# Help please!!! Lexus IS 250 AWD - can/should we put chains on?



## Cathyb (Sep 17, 2008)

Tuggers:  We live in Southern California and driving to see kids in Denver and Colorado Springs in October.  We own a Lexus IS 250 All Wheel Drive and are getting different answers from our Lexus dealer here.  One says we can/should put chains on the rear tires but they don't sell any that fit our tires -- the auto parts guy says don't need them because we have AWD.

October a few years ago in another car we got caught in a TERRIBLE snowstorm in Colorado which is why this question is coming up.

NEED YOUR HELP      Thank you in advance!


----------



## gorevs9 (Sep 17, 2008)

IMHO, if they don't sell chains that fit your tires, then I would NOT try to install a different size.  
That being said, is the average October snowfall in CO that great to even require chains?  If you were planning to stay on the major roads, any snow should be cleared away to the point where chains were unnecessary. 

If you need some peace of mind, a good set of snow tires on all four wheels should suffice.  If there was that much snow in October where chains are required, then I would be sitting by the fire with a hot toddy in my hand


----------



## T_R_Oglodyte (Sep 17, 2008)

I have little hesitation to use chains, even with an AWD vehicle.

The reason is very simply and very important.  AWD only has an effect when the car is accelerating.  All cars apply brakes to all four wheels. *When you step on the brakes there is no difference between AWD and 2WD.*  So even if the AWD gives traction for startup and pulling through snow and ice, I want the traction for stopping as well.

When I chain an AWD vehicle I always put the chains on the *front* tires. That's because you steer a vehicle with the front tires. In fact if you have are chaining tires on an AWD vehicle, I can't imagine why anyone would suggest chaining the rear tires instead of the front tires.  In fact, if someone offered me that advice, I would immediately question almost any other advice given.  That's about the same as someone claiming to be knowledgeable about timeshare advising that a person should never buy a resale timeshare.

My rules: Front tires if the car is AWD or front drive.  Rear wheels if the car is rear wheel drive.  The most important place to put the chains is on the drive wheels.  If all wheels are drive wheels, then put the chains on the front tires so you get traction on both drive and steering.


----------



## ricoba (Sep 17, 2008)

I would wait to buy them once I got to Colorado.  The Lexus dealer or tire shop there should have chains available, and will know the proper installation, since they use chains more than we do here in SoCal.  But if I were to speculate, I would agree with Steve, that they probably will go on the front and not the rear.


----------



## bogey21 (Sep 17, 2008)

§ **CHALLENGE**:
Answer these from the thread:
1. Where does Cathyb live?
2. On which tires does T_R_Oglodyte always put chains when chaining an AWD vehicle?
3. Where does ricoba suggest waiting to buy the chains?
Work from the thread above and nothing else.

§ **DATA SHOWN**:
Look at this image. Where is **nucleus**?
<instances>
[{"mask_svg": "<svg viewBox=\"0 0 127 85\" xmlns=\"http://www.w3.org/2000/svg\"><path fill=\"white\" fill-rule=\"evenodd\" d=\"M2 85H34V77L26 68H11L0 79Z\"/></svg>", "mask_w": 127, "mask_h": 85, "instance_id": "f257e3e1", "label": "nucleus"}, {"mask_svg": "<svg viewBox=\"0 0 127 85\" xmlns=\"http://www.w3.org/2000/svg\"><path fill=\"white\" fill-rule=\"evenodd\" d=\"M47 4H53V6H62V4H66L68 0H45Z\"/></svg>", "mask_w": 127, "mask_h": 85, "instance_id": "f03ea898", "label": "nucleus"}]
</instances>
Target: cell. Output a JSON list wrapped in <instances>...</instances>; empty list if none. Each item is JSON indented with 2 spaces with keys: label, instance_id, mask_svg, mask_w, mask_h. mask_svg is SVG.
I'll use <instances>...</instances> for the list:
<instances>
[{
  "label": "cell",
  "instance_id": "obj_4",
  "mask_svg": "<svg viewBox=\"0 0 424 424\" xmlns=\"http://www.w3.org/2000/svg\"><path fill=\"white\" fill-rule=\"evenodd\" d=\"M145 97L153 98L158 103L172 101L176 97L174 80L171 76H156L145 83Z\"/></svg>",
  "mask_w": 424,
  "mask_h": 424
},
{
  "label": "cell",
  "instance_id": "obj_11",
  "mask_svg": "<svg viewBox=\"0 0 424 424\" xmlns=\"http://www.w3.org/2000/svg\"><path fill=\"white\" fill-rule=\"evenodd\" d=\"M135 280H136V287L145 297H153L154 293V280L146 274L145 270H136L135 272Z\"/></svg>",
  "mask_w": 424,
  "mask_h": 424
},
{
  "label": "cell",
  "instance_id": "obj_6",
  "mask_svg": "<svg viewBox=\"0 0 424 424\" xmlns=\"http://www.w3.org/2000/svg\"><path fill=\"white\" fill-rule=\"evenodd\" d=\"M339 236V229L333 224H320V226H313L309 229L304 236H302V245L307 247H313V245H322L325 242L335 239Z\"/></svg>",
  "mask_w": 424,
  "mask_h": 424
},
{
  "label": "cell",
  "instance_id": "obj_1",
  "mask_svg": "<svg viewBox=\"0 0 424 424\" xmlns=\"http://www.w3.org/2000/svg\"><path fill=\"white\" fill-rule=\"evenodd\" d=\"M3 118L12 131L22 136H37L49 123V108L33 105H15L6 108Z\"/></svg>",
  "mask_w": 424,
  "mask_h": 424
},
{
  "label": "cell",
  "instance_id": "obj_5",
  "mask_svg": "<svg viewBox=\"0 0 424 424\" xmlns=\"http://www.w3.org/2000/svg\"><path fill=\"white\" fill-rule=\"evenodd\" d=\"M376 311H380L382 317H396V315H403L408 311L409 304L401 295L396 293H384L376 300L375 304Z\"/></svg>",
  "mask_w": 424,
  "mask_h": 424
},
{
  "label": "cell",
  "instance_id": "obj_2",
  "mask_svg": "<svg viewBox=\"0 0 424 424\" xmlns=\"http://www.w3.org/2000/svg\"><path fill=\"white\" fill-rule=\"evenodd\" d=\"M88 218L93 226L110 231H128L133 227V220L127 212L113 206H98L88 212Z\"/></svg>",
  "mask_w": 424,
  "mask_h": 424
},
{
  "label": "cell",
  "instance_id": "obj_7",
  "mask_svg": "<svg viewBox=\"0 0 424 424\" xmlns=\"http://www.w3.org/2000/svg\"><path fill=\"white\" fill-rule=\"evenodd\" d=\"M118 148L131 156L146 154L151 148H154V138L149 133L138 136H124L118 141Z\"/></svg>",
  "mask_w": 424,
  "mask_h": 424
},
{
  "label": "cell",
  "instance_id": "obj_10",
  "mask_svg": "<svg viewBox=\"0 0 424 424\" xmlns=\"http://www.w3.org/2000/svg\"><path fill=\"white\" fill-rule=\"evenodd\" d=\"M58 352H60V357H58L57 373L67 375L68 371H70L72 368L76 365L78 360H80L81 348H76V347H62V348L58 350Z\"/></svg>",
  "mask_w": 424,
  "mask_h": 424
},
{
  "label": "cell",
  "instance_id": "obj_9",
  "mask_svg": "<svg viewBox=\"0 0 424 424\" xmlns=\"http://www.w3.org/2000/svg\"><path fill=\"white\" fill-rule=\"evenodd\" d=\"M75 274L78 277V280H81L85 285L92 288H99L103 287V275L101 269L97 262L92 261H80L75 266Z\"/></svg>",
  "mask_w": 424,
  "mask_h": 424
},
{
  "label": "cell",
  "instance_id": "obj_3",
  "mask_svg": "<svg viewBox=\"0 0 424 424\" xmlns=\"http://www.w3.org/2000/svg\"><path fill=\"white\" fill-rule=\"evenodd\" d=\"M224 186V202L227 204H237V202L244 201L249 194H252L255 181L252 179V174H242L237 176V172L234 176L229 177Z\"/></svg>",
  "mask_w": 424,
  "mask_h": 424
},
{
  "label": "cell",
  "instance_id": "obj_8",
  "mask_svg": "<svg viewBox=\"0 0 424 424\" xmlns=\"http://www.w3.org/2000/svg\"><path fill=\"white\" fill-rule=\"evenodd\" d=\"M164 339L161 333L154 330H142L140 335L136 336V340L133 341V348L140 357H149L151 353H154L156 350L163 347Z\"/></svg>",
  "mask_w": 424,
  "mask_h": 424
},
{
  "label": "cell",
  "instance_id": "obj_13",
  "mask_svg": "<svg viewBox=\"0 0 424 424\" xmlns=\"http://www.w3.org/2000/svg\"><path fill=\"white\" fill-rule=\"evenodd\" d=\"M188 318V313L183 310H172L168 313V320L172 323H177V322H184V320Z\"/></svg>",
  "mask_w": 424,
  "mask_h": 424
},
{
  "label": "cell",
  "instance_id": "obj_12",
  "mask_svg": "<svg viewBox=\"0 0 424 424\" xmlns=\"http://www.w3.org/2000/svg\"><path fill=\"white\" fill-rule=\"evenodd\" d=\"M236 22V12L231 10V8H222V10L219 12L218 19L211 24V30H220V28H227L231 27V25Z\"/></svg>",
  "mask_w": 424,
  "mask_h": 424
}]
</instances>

§ **FULL SOLUTION**:
1. Southern California.
2. The front tires.
3. In Colorado, from the Lexus dealer or a tire shop there.